CORD: Bridging the Audio-Text Reasoning Gap via Weighted On-policy Cross-modal Distillation
- URL: http://arxiv.org/abs/2601.16547v1
- Date: Fri, 23 Jan 2026 08:31:24 GMT
- Title: CORD: Bridging the Audio-Text Reasoning Gap via Weighted On-policy Cross-modal Distillation
- Authors: Jing Hu, Danxiang Zhu, Xianlong Luo, Dan Zhang, Shuwei He, Yishu Lei, Haitao Zheng, Shikun Feng, Jingzhou He, Yu Sun, Hua Wu, Haifeng Wang,
- Abstract summary: We propose CORD, a unified alignment framework that performs online cross-modal self-distillation.<n>Specifically, it aligns audio-conditioned reasoning with its text-conditioned counterpart within a unified model.<n> Empirical results across multiple benchmarks demonstrate that CORD consistently enhances audio-conditioned reasoning.

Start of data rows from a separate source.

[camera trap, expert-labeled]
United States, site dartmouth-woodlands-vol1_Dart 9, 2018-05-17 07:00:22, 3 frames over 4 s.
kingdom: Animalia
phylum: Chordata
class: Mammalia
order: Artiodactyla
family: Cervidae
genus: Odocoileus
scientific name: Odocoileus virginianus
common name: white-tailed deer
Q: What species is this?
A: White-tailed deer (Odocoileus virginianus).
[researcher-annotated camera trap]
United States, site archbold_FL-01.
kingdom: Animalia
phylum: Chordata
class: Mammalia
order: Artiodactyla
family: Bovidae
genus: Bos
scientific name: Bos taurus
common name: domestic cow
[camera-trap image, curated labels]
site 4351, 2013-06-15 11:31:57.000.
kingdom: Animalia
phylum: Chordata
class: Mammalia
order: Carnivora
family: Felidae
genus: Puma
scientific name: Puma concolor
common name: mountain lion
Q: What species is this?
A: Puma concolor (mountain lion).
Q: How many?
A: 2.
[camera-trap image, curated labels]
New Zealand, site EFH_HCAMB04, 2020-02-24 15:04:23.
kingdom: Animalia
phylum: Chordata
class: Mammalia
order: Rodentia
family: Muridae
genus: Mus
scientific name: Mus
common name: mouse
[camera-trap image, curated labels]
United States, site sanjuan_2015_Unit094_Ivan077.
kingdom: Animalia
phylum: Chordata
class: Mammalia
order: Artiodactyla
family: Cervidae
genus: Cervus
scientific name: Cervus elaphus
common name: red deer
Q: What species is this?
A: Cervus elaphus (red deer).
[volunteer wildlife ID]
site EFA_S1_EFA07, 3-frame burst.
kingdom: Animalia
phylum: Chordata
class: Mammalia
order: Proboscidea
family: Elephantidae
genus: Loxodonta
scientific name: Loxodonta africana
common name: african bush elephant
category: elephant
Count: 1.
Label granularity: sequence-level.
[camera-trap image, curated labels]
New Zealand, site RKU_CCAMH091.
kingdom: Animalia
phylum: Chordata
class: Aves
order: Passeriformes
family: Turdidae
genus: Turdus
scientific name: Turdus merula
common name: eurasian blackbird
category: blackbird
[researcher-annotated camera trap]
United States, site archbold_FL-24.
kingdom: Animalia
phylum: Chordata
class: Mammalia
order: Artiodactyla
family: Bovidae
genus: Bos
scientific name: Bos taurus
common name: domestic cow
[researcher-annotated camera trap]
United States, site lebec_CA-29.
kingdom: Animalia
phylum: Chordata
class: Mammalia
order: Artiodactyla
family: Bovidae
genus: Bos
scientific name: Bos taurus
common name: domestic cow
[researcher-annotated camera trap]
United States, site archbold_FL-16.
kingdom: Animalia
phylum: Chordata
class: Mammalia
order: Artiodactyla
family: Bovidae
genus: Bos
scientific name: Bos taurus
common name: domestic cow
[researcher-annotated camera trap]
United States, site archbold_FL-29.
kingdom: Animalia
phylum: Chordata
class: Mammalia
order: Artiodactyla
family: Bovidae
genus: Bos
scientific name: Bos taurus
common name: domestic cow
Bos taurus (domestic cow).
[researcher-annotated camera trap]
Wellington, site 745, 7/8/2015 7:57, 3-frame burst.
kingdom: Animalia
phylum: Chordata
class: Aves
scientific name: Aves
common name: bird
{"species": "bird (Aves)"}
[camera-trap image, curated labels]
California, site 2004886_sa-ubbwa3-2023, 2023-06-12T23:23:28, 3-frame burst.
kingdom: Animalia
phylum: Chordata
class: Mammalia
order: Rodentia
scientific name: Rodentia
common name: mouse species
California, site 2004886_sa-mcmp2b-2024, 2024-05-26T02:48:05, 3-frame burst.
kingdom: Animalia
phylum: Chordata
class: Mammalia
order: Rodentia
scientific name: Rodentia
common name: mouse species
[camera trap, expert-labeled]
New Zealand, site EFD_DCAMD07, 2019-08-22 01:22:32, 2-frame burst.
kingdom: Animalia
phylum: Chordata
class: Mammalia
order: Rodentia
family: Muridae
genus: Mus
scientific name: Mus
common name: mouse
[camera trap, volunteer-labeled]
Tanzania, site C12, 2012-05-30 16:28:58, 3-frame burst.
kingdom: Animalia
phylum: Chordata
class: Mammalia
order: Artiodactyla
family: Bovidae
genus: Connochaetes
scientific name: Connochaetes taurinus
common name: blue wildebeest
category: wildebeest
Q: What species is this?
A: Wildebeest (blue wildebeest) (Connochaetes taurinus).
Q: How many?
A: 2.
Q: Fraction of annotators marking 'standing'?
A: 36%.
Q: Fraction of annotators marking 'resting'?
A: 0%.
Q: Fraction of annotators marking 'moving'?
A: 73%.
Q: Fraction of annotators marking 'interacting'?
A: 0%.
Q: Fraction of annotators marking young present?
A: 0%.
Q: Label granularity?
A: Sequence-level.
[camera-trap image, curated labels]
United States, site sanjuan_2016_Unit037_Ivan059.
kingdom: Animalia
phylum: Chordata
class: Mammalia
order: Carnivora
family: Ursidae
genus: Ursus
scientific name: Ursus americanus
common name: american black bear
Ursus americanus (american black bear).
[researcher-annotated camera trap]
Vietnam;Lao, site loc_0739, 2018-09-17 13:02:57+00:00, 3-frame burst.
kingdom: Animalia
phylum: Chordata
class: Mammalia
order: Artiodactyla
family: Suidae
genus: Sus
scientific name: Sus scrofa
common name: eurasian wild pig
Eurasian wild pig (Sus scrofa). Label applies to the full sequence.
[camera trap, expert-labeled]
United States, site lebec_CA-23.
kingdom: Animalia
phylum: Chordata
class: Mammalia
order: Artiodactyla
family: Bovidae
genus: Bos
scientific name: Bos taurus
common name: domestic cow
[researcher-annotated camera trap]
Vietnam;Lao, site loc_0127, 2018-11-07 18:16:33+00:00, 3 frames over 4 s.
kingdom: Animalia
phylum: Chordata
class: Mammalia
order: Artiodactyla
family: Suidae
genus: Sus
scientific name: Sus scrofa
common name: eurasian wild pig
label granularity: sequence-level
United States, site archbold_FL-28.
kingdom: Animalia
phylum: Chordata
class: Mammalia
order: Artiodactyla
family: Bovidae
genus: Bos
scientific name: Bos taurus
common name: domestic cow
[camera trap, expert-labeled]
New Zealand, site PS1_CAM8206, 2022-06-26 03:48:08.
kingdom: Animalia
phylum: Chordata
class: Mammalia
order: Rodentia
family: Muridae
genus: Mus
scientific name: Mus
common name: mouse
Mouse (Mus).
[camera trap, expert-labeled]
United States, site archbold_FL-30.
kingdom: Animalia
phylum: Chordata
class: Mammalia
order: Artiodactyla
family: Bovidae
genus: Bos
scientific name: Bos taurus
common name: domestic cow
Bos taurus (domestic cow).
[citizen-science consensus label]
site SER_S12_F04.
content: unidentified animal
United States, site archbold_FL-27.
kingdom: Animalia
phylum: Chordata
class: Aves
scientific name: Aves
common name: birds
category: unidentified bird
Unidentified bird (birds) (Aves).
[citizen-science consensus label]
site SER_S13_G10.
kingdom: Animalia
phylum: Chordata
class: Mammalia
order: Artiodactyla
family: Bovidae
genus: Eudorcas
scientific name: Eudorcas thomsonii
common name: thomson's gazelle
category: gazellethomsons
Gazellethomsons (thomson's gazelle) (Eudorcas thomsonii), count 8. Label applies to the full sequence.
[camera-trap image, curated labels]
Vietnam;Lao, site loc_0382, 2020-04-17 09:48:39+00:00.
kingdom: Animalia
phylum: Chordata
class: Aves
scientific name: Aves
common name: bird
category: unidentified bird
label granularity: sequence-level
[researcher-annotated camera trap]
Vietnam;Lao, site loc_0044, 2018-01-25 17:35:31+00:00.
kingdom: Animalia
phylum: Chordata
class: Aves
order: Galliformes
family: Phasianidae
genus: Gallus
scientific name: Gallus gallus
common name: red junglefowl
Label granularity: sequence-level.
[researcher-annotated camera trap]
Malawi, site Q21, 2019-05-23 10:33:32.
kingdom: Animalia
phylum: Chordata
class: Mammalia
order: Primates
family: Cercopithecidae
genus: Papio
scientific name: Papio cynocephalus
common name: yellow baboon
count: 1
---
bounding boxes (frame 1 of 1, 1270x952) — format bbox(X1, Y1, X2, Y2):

- Score: 32.72685791637924
- License: http://arxiv.org/licenses/nonexclusive-distrib/1.0/
- Abstract: Large Audio Language Models (LALMs) have garnered significant research interest. Despite being built upon text-based large language models (LLMs), LALMs frequently exhibit a degradation in knowledge and reasoning capabilities. We hypothesize that this limitation stems from the failure of current training paradigms to effectively bridge the acoustic-semantic gap within the feature representation space. To address this challenge, we propose CORD, a unified alignment framework that performs online cross-modal self-distillation. Specifically, it aligns audio-conditioned reasoning with its text-conditioned counterpart within a unified model. Leveraging the text modality as an internal teacher, CORD performs multi-granularity alignment throughout the audio rollout process. At the token level, it employs on-policy reverse KL divergence with importance-aware weighting to prioritize early and semantically critical tokens. At the sequence level, CORD introduces a judge-based global reward to optimize complete reasoning trajectories via Group Relative Policy Optimization (GRPO). Empirical results across multiple benchmarks demonstrate that CORD consistently enhances audio-conditioned reasoning and substantially bridges the audio-text performance gap with only 80k synthetic training samples, validating the efficacy and data efficiency of our on-policy, multi-level cross-modal alignment approach.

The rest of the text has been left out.